= Vīramitrodaya =

The Vīramitrodaya refers to a Hindu law digest written by Mitra Miśra, a brahmin from Gopācala (present day Gwalior) which covers nearly every aspect of Dharmaśāstra. The work was done at the behest of King Vīrasimhadeva of Orchha during the reign of Akbar. The Privy Council recorded the text to be a work of high authority regarding Hindu law, revered throughout North India. Mitamiśra's text includes hundreds of citations from many Hindu religious texts (a large volume of which are either lost or remain unpublished) in which he analyzes and critiques numerous arguments, following which he puts forward his own opinions. The same title is also applied to a commentary of the Yājñavalkyasmṛti also written by the same person.

==Text==
The nibandha titled Viramitrodaya is composed of 22 sections, called prakāśas. The following 12 are available in printed form

● Paribhāṣā-prakāśa - deals with etymology (similar to Etymologiea)

● Saṃskāra-prakāśa - deals with rites of passage

● Āhnika-prakāśa - deals with rites to be performed daily (like bathing, sandhyāvandanā, tarpaṇa etc)

● Pūjā-prakāśa - deals with rites of pūjā

● Lakṣaṇa-prakāśa - deals with physiognomy (similar to Physiognomonics)

● Rājanīti-prakāśa - deals with rites & duties related to royalty (like enthronement, issuing edicts, consecrating royal seal, securing victory, maintaining sovereignty etc) alongside division of power & criminal laws as espoused in śāstras.

● Tīrtha-prakāśa - deals with rites of pilgrimage

● Vyavahāra-prakāśa - deals with judicial procedure as espoused in śāstras

● Śrāddha-prakāśa - deals with rites of śrāddha

● Samaya-prakāśa - deals with rites related to observance of festivities

● Bhakti-prakāśa - deals with the concept of bhakti

● Śuddhi-prakāśa - deals with ritual pollution & rites to cleanse them (not to be confused with the similar concept introduced much later)
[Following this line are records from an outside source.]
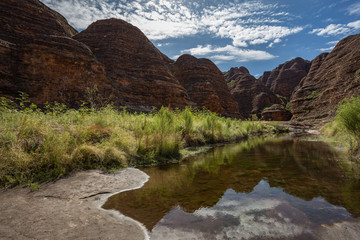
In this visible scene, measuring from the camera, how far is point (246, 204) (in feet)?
11.4

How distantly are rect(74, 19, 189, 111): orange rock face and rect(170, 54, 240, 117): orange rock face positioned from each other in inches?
429

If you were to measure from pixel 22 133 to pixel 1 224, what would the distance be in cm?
319

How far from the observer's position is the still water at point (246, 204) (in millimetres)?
2576

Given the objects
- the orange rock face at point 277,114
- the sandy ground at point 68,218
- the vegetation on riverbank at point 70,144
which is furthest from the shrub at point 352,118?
the orange rock face at point 277,114

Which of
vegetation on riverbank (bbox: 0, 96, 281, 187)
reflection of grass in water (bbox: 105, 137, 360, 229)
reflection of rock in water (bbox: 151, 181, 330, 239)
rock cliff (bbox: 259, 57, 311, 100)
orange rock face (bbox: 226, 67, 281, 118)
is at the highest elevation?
rock cliff (bbox: 259, 57, 311, 100)

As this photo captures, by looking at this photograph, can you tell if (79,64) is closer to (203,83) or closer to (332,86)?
(203,83)

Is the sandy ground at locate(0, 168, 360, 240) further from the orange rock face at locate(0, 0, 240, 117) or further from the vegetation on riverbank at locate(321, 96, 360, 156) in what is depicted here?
the orange rock face at locate(0, 0, 240, 117)

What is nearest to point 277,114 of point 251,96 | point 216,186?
point 251,96

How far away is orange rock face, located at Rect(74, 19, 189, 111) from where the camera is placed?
44.6 m

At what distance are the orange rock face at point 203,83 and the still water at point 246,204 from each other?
5137 cm

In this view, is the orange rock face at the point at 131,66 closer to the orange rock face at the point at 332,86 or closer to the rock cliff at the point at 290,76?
the orange rock face at the point at 332,86

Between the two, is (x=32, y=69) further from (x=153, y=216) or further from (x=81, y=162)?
(x=153, y=216)

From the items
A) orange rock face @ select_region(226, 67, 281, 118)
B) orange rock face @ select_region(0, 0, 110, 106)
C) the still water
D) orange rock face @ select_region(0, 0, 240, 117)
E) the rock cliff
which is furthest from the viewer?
the rock cliff

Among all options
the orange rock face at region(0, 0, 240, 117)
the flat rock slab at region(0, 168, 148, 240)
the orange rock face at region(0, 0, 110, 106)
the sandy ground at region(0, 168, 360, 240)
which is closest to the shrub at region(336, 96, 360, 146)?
the sandy ground at region(0, 168, 360, 240)
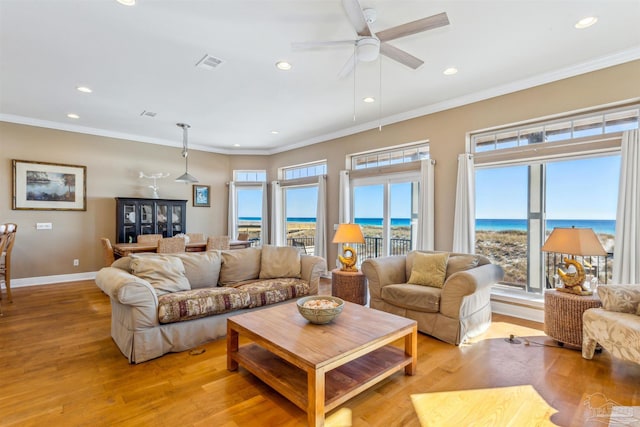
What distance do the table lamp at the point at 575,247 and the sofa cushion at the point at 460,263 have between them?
71 centimetres

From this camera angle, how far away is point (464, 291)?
2926 mm

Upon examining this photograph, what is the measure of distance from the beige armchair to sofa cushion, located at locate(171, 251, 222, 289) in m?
3.70

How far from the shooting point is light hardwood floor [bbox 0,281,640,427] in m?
1.93

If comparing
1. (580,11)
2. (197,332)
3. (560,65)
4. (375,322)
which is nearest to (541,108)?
(560,65)

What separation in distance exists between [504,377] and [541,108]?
122 inches

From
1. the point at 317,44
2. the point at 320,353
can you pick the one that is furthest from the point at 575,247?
the point at 317,44

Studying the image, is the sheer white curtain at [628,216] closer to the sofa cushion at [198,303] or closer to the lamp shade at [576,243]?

The following 10 haven't been printed yet

● Pratiṣṭhā-prakāśa - deals with rites related to consecration of artificial structures like houses, roads, temples, forts, idols of deities, waterbodies etc

● Dāna-prakāśa - deals with rites of charity

● Vrata-prakāśa - deals with rites of observing holy vows

● Jyotiśa-prakāśa - deals with time-keeping & astrology

● Śānti-prakāśa - deals with rites of pacification

● Karmavipāka-prakāśa - deals with the rites related to karmavipāka (Hindu theory to explain how people can be afflicted in the form of misfortune & diseases without any apparent reason due to bad deeds performed in past lives)
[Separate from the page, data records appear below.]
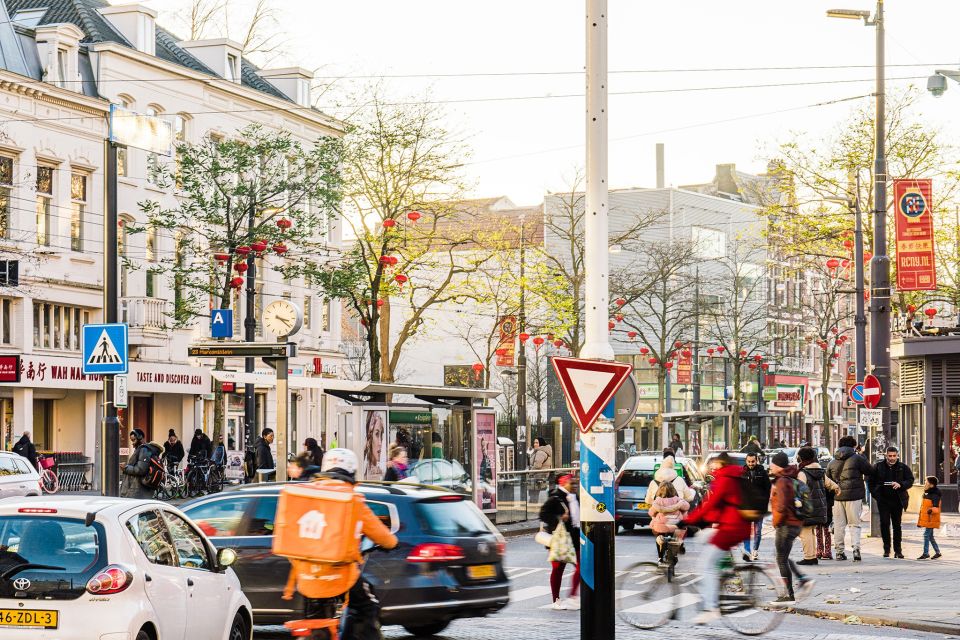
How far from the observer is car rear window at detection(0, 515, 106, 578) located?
9000 mm

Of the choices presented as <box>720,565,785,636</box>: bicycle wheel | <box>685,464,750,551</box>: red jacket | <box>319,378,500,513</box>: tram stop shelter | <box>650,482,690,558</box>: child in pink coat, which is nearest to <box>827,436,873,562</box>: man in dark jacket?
<box>650,482,690,558</box>: child in pink coat

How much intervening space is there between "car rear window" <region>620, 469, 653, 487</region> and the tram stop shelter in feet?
8.50

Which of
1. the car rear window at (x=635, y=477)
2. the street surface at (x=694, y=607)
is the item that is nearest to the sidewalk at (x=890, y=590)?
the street surface at (x=694, y=607)

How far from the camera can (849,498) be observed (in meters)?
22.9

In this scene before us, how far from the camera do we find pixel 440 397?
27500mm

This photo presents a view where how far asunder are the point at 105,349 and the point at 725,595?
30.4 ft

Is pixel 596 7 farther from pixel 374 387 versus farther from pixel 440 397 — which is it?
pixel 440 397

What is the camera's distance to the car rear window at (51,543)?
9.00m

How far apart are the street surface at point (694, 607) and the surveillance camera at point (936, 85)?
9.09m

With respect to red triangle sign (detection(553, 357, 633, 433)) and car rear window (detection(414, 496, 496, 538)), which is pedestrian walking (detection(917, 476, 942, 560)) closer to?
car rear window (detection(414, 496, 496, 538))

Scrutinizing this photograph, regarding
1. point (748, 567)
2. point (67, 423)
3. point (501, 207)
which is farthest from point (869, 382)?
point (501, 207)

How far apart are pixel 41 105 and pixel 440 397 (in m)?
17.8

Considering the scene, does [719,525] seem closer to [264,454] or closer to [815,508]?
[815,508]

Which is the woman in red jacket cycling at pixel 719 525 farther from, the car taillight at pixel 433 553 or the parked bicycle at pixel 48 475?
the parked bicycle at pixel 48 475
● Cikitsā-prakāśa - deals with rites aimed at curing diseases

● Prāyaścitta-prakāśa - deals with rites of penitence

● Mokṣa-prakāśa - deals with the concept of mokṣa

● Prakīrṇaka-prakāśa - deals with miscellaneous topics not discussed in the preceding works

===Vyavahāra===
- The Vyavahāra-Prakāśa is considered to be the largest nibandha, or digest written on the Vyavahāra
- The text is divided into four parts:

====1.) Composition of the Court====
- Constitution of the sabhā
- The Appointment of judges
- Conflict with the Dharmaśāstra
- Various grades of the courts
- Burden and means of proof

====2.) Modes of Proof====
- Witnesses
- Documents

====3.) 18 Titles of Law====
1. the first is the non-payment of debts
2. deposits
3. sale without ownership
4. partnerships
5. delivery and non-delivery of gifts
6. non-payment of wages
7. breach of contract
8. cancellation of a sale or purchase
9. disputes between owners and herdsman
10. the Law on boundary disputes
11. verbal assault
12. physical assault
13. theft
14. violence
15. sexual crimes against women
16. Law concerning husband and wife
17. partition of inheritance
18. gambling and betting

===Samskāra===
- Astrological matters relating to marriage

===Rājanti===
- The qualifications of ministers
- Preparing for battle
- Routine for kings
- Time and procedure for coronation

===Āhnika===
- The daily duties to be done when rising and before going to bed.

===Pūjā===
- Those entitled to perform worship of the gods
- Proper flowers and clothing for worship

===Tirtha===
- Discuss those able to undertake a pilgrimage
- Times for a pilgrimage
- Ceremonial acts to be done for men, such as bathing, fasting and shaving.

===Laksana===
- The human body
- Qualities needed for the queen, ministers, astrologers, and physicians.